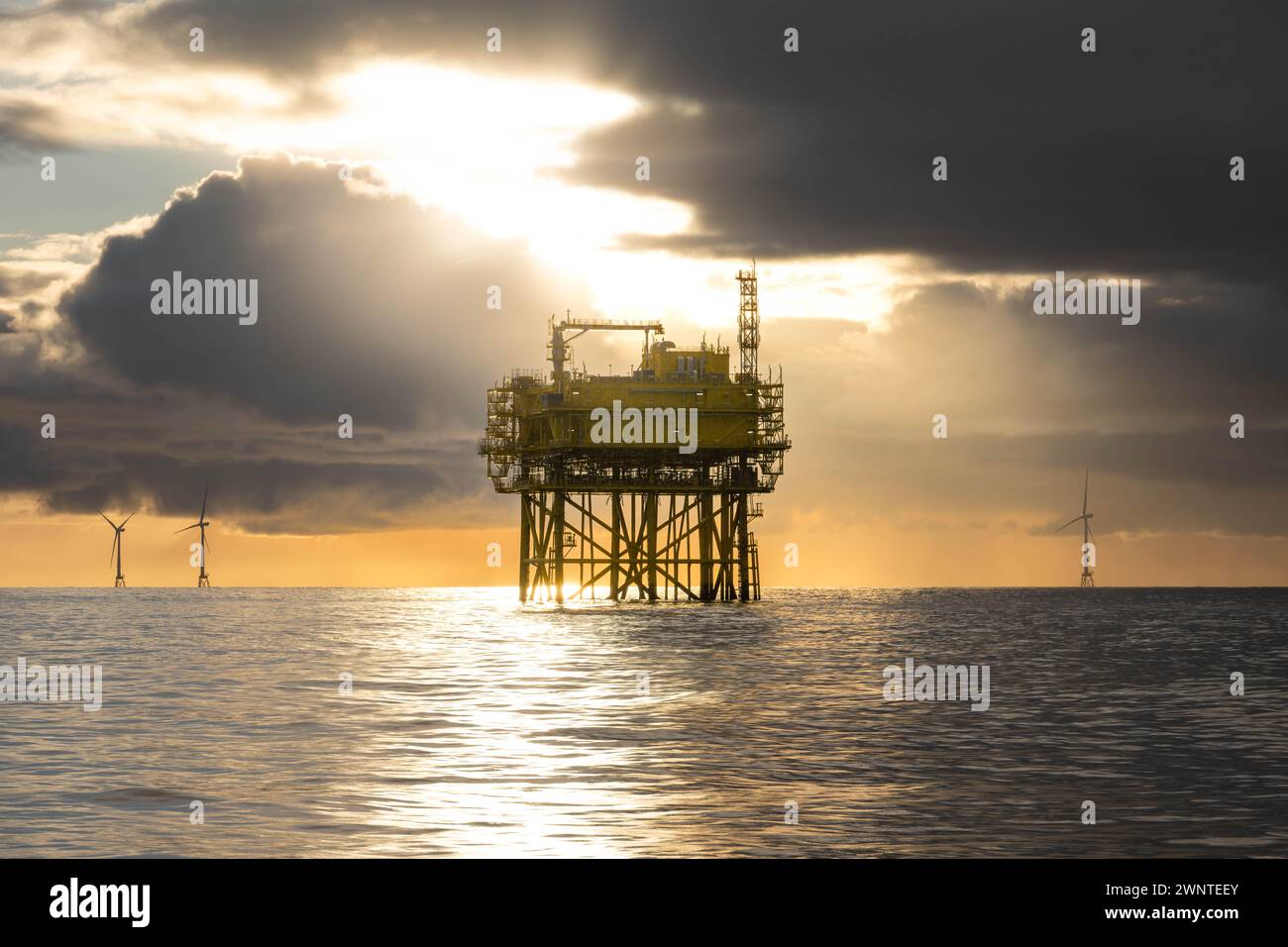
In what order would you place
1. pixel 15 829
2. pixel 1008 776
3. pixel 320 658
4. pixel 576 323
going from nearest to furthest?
pixel 15 829
pixel 1008 776
pixel 320 658
pixel 576 323

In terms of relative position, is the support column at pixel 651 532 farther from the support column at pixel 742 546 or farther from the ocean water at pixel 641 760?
the ocean water at pixel 641 760

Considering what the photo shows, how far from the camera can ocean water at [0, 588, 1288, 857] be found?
19.8 m

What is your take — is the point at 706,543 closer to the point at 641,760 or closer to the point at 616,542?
the point at 616,542

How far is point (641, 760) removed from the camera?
28.6 metres

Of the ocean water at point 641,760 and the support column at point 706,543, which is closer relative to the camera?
the ocean water at point 641,760

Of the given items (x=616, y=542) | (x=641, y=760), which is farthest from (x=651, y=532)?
(x=641, y=760)

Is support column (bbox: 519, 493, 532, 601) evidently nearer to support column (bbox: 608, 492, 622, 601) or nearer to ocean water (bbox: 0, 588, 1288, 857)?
support column (bbox: 608, 492, 622, 601)

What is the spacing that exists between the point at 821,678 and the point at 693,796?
28.8 meters

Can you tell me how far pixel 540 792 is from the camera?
23609mm

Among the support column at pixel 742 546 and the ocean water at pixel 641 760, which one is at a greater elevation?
the support column at pixel 742 546

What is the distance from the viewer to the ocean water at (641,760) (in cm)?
1983

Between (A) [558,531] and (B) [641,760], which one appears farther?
(A) [558,531]
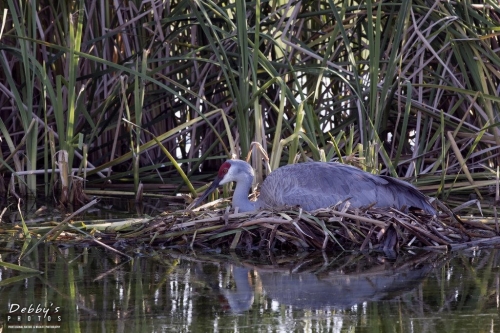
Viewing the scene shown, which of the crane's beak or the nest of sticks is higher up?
the crane's beak

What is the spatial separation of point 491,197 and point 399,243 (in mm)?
1967

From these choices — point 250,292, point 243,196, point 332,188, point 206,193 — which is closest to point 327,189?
point 332,188

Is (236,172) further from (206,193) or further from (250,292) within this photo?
(250,292)

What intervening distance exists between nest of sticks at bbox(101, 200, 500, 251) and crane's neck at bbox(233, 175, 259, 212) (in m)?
0.35

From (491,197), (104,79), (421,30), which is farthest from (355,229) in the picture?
(104,79)

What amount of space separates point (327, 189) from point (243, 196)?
57 cm

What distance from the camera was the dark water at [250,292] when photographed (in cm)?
389

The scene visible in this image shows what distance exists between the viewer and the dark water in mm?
3895

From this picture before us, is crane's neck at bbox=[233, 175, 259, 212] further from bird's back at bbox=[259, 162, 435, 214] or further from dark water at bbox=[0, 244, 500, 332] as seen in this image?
dark water at bbox=[0, 244, 500, 332]

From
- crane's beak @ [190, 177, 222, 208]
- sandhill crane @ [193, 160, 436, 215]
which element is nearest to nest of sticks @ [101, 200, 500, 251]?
sandhill crane @ [193, 160, 436, 215]

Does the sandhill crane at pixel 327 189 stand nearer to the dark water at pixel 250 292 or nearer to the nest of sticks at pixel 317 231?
the nest of sticks at pixel 317 231

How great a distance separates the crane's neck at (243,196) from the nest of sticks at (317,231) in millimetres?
352

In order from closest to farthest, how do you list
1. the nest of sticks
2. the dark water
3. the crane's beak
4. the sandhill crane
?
the dark water
the nest of sticks
the sandhill crane
the crane's beak

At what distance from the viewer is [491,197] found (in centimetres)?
729
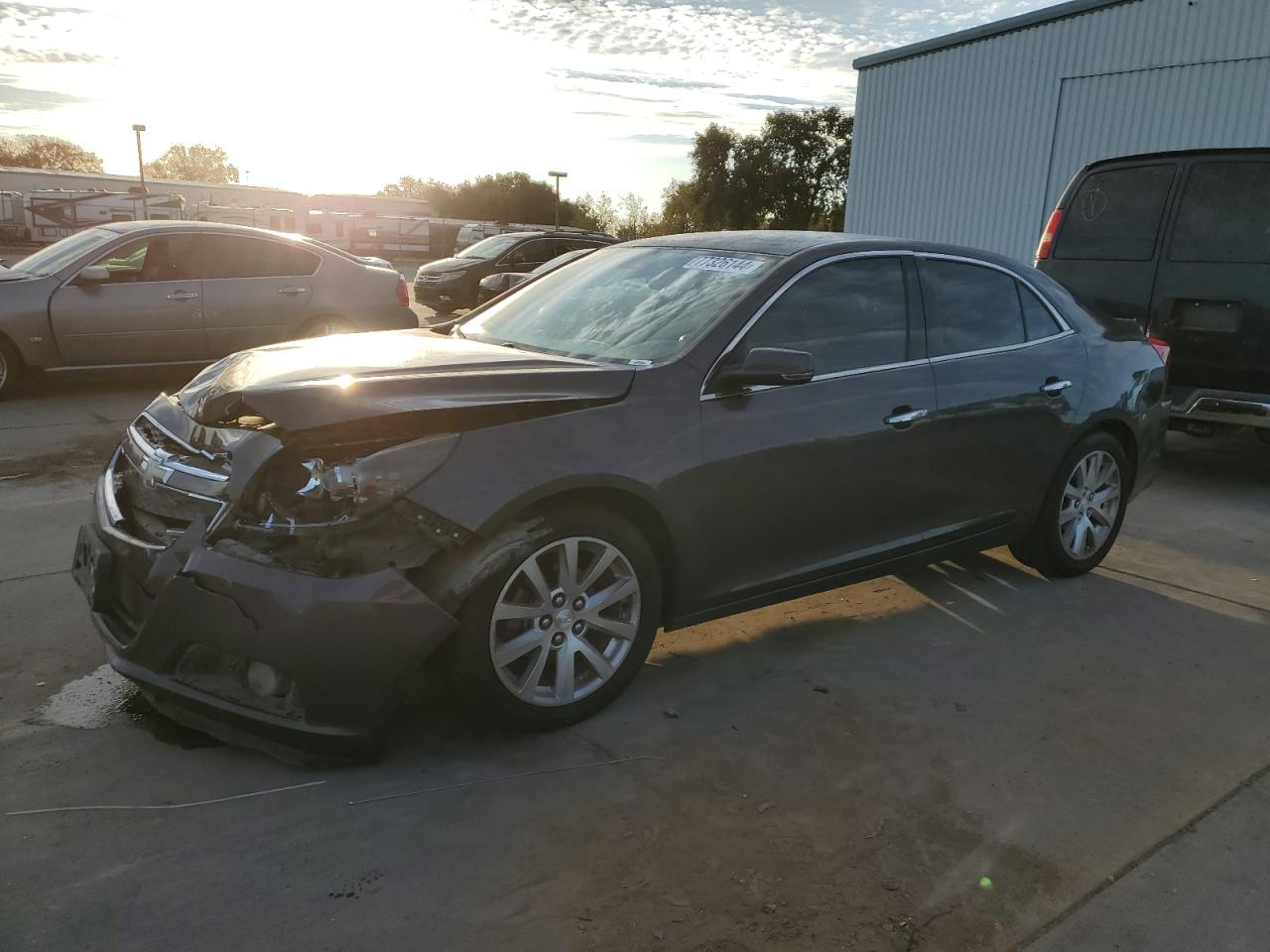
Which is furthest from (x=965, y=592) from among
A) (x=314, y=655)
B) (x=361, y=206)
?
(x=361, y=206)

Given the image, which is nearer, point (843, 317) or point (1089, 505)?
point (843, 317)

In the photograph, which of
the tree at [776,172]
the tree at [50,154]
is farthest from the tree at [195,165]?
the tree at [776,172]

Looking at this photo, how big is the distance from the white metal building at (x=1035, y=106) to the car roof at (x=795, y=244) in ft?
40.2

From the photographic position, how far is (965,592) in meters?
4.77

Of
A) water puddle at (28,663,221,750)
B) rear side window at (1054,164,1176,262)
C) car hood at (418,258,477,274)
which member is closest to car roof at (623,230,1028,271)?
water puddle at (28,663,221,750)

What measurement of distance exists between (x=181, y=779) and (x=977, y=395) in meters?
3.27

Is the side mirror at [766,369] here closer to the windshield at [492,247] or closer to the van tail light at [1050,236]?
the van tail light at [1050,236]

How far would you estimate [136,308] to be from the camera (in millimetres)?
8320

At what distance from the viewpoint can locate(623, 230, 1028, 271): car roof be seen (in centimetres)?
389

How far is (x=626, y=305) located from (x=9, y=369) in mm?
6728

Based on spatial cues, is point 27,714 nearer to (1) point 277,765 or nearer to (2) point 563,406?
(1) point 277,765

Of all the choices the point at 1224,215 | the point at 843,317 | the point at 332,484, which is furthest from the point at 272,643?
the point at 1224,215

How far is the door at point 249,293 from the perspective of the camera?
338 inches

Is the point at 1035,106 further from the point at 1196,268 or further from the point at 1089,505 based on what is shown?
the point at 1089,505
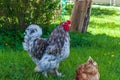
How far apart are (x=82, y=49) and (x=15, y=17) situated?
5.67ft

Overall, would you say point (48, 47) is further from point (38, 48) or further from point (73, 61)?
point (73, 61)

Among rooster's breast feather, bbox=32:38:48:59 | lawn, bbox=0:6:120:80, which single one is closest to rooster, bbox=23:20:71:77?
rooster's breast feather, bbox=32:38:48:59

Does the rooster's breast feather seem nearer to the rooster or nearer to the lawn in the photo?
the rooster

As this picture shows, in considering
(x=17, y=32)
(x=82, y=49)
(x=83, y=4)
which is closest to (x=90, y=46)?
(x=82, y=49)

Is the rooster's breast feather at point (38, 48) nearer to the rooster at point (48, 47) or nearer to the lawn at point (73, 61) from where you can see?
the rooster at point (48, 47)

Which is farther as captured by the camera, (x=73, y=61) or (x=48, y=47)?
(x=73, y=61)

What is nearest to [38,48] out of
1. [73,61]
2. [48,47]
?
[48,47]

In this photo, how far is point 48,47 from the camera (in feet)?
20.6

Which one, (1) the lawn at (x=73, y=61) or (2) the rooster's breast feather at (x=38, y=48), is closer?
(2) the rooster's breast feather at (x=38, y=48)

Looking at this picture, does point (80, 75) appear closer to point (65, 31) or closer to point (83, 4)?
point (65, 31)

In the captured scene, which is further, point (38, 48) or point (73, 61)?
point (73, 61)

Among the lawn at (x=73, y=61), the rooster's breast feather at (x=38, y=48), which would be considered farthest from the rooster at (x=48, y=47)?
the lawn at (x=73, y=61)

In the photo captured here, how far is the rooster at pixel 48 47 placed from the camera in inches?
245

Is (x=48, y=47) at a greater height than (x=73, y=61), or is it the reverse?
(x=48, y=47)
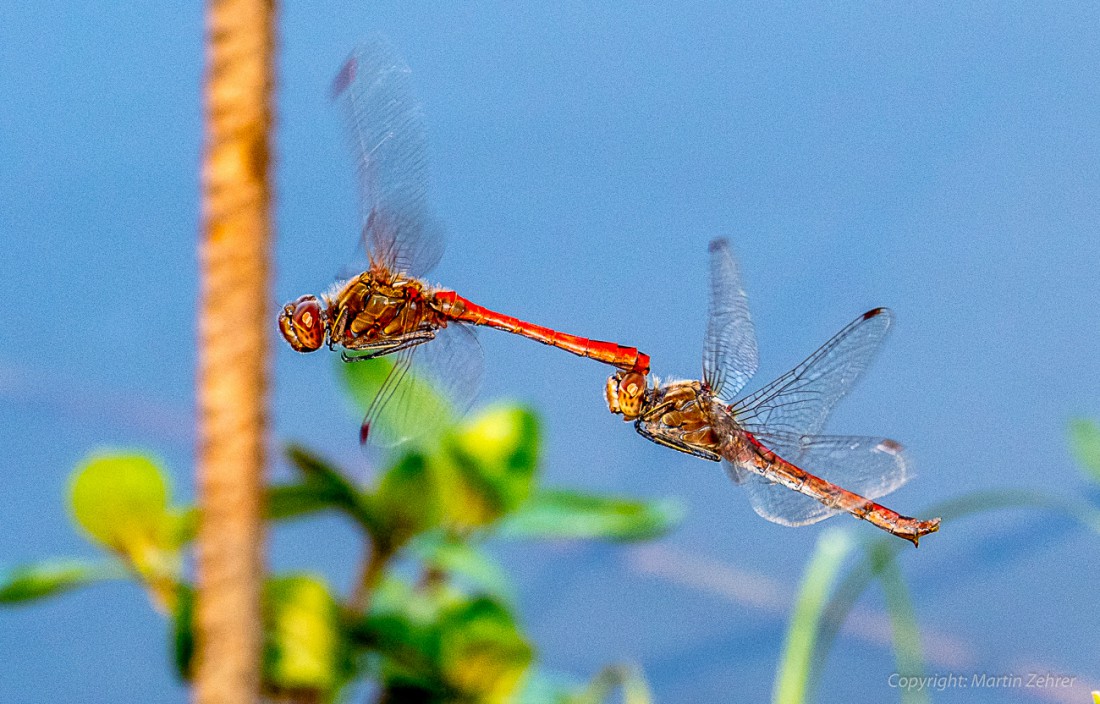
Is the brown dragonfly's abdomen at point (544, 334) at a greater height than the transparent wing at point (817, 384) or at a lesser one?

#####

■ **SHORT EXERCISE**: Write out an exact reproduction of the lines from the line that holds "Does the rooster's" to the bottom of the listing above, both ends included. Exclude pictures.

■ **CORRECT RESULT**:
Does the rooster's breast feather seem nearer to the rooster or nearer to the lawn in the photo?
the rooster

As this picture shows, in considering
(x=17, y=32)
(x=82, y=49)
(x=83, y=4)
which is closest to (x=90, y=46)?
(x=82, y=49)

Is the rooster's breast feather at point (38, 48) nearer to the rooster at point (48, 47) or nearer to the lawn at point (73, 61) from where you can see?
the rooster at point (48, 47)

Which is farther as captured by the camera, (x=73, y=61) or (x=48, y=47)?
(x=73, y=61)

What is nearest to [38,48] out of
1. [73,61]
2. [48,47]
?
[48,47]

In this photo, how far is point 48,47 from the camera (in feet)?
20.6

Which one, (1) the lawn at (x=73, y=61) or (2) the rooster's breast feather at (x=38, y=48), is closer?
(2) the rooster's breast feather at (x=38, y=48)

Looking at this picture, does point (80, 75) appear closer to point (65, 31) or closer to point (83, 4)?
point (65, 31)

In the captured scene, which is further, point (38, 48) or point (73, 61)?
point (73, 61)

Among the lawn at (x=73, y=61), the rooster's breast feather at (x=38, y=48), which would be considered farthest from the rooster at (x=48, y=47)?
the lawn at (x=73, y=61)

In the photo captured here, how far is the rooster at pixel 48 47 placed from the camera in inches?
245

Is (x=48, y=47) at a greater height than (x=73, y=61), or is it the reverse?
(x=48, y=47)
Is the brown dragonfly's abdomen at point (544, 334) at a greater height than the transparent wing at point (817, 384) or at a lesser one?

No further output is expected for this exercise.